What the task asks
Skip the pictures. Transcribe the rest of the data below without changing a word.

Questions about scenes in images:
────────
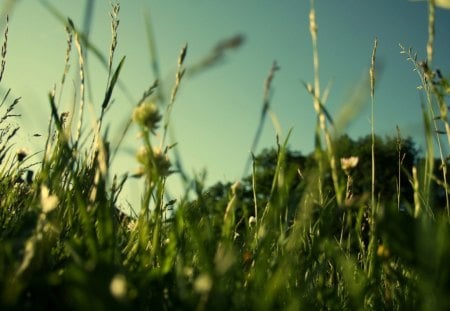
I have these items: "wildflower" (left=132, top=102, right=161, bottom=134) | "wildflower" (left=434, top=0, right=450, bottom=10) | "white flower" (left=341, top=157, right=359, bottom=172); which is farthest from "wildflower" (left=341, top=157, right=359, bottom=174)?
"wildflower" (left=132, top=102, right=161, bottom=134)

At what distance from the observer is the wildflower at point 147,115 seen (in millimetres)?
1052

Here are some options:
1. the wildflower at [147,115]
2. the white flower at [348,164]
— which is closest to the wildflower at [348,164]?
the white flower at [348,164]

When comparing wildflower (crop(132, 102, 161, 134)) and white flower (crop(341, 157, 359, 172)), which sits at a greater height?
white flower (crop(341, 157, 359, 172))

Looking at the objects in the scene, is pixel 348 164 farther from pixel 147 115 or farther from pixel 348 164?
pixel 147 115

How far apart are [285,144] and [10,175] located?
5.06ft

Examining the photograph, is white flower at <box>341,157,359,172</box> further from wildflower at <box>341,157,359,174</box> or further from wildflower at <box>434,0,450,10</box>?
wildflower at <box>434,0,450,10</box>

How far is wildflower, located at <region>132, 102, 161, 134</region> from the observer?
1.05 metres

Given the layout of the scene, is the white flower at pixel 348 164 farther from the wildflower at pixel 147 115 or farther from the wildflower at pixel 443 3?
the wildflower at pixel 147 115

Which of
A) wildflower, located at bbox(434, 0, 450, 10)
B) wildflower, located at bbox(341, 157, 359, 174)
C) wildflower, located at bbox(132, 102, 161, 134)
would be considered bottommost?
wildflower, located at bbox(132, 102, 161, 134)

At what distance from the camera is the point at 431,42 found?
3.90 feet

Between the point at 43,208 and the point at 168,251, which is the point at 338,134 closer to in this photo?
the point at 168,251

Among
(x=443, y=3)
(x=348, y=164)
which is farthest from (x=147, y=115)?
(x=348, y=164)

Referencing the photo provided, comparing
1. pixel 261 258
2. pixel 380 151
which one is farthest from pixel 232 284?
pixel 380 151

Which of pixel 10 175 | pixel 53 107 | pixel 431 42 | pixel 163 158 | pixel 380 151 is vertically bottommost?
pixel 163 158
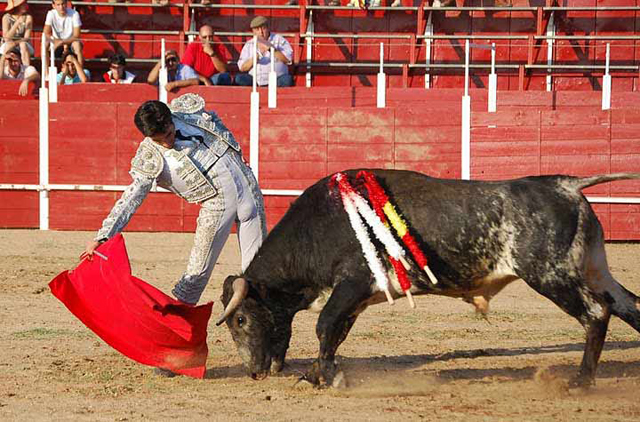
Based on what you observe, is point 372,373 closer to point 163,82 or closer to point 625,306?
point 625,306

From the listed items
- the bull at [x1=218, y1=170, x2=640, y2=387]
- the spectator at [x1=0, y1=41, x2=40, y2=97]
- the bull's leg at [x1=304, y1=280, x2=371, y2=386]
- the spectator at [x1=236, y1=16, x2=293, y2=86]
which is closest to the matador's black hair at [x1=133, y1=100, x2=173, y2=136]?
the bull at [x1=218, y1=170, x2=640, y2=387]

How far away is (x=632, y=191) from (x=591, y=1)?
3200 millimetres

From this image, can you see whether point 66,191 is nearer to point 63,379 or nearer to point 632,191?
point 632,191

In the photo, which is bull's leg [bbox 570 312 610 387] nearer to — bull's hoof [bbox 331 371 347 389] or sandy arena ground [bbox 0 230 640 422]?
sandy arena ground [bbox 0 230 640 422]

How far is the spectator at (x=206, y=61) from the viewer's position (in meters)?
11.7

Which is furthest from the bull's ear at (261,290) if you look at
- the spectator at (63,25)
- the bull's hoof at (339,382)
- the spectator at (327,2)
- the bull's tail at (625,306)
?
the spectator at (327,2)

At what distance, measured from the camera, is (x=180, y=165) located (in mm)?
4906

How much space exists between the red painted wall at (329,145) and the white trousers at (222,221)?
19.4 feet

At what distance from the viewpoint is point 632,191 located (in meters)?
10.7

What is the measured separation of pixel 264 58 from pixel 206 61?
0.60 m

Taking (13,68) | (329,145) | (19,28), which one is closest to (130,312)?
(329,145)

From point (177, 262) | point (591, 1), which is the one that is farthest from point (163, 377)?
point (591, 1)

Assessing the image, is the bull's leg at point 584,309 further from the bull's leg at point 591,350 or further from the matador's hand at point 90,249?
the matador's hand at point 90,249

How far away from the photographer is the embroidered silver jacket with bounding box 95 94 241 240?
────────
Right answer
I have these items: "wildflower" (left=132, top=102, right=161, bottom=134) | "wildflower" (left=434, top=0, right=450, bottom=10) | "white flower" (left=341, top=157, right=359, bottom=172); which is farthest from "wildflower" (left=341, top=157, right=359, bottom=174)?
"wildflower" (left=132, top=102, right=161, bottom=134)

At what distance from the observer is the wildflower at point 147,115 seen (in millimetres)?
1052

Here are some options:
1. the wildflower at [147,115]
2. the white flower at [348,164]
— which is closest to the wildflower at [348,164]?
the white flower at [348,164]

When comparing wildflower (crop(132, 102, 161, 134)) and white flower (crop(341, 157, 359, 172)), which sits at a greater height?
white flower (crop(341, 157, 359, 172))

Looking at the objects in the scene, is pixel 348 164 farther from pixel 147 115 or farther from pixel 348 164?
pixel 147 115

How far apart are [285,144] and [10,175] located?
5.06ft

Examining the photograph, is white flower at <box>341,157,359,172</box> further from wildflower at <box>341,157,359,174</box> or further from wildflower at <box>434,0,450,10</box>?
wildflower at <box>434,0,450,10</box>

How far is wildflower, located at <region>132, 102, 161, 134</region> from the observer?
1.05 metres

Given the layout of the scene, is the white flower at pixel 348 164 farther from the wildflower at pixel 147 115 or farther from the wildflower at pixel 443 3?
the wildflower at pixel 147 115

Which of
A) wildflower, located at bbox(434, 0, 450, 10)
B) wildflower, located at bbox(341, 157, 359, 174)
C) wildflower, located at bbox(132, 102, 161, 134)
would be considered bottommost?
wildflower, located at bbox(132, 102, 161, 134)

At what distance from the camera is the point at 431,42 found?
3.90 feet

Between the point at 43,208 and the point at 168,251, which is the point at 338,134 closer to in this photo?
the point at 168,251

Among
(x=443, y=3)
(x=348, y=164)
which is farthest from (x=147, y=115)?
(x=348, y=164)

Referencing the photo provided, comparing
1. pixel 261 258
2. pixel 380 151
which one is farthest from pixel 232 284?
pixel 380 151

Which of pixel 10 175 | pixel 53 107 | pixel 431 42 | pixel 163 158 | pixel 380 151 is vertically bottommost?
pixel 163 158
Based on what you observe, is point 372,373 closer to point 163,82 or closer to point 625,306?
point 625,306

From the listed items
- the bull at [x1=218, y1=170, x2=640, y2=387]
- the spectator at [x1=0, y1=41, x2=40, y2=97]
- the bull's leg at [x1=304, y1=280, x2=371, y2=386]
- the spectator at [x1=236, y1=16, x2=293, y2=86]
which is closest to the matador's black hair at [x1=133, y1=100, x2=173, y2=136]?
the bull at [x1=218, y1=170, x2=640, y2=387]

How far away is (x=632, y=191) from (x=591, y=1)?
3200 millimetres

From this image, can you see whether point 66,191 is nearer to point 63,379 or nearer to point 632,191?
point 632,191

In the photo, which is bull's leg [bbox 570 312 610 387] nearer to — bull's hoof [bbox 331 371 347 389] or sandy arena ground [bbox 0 230 640 422]?
sandy arena ground [bbox 0 230 640 422]

How far is the spectator at (x=206, y=61) from the viewer's position (in meters)?
11.7

Which is furthest from the bull's ear at (261,290) if you look at
- the spectator at (63,25)
- the bull's hoof at (339,382)
- the spectator at (327,2)
- the bull's tail at (625,306)
?
the spectator at (327,2)

At what distance, measured from the camera, is (x=180, y=165) located (in mm)?
4906

How much space exists between the red painted wall at (329,145) and the white trousers at (222,221)?
19.4 feet

At what distance from the viewpoint is point 632,191 located (in meters)?
10.7

What is the measured separation of pixel 264 58 from pixel 206 61?
0.60 m

Taking (13,68) | (329,145) | (19,28), which one is closest to (130,312)?
(329,145)

From point (177, 262) | point (591, 1), which is the one that is farthest from point (163, 377)?
point (591, 1)

Assessing the image, is the bull's leg at point 584,309 further from the bull's leg at point 591,350 or further from the matador's hand at point 90,249?
the matador's hand at point 90,249

How far away from the photographer is the embroidered silver jacket with bounding box 95 94 241 240?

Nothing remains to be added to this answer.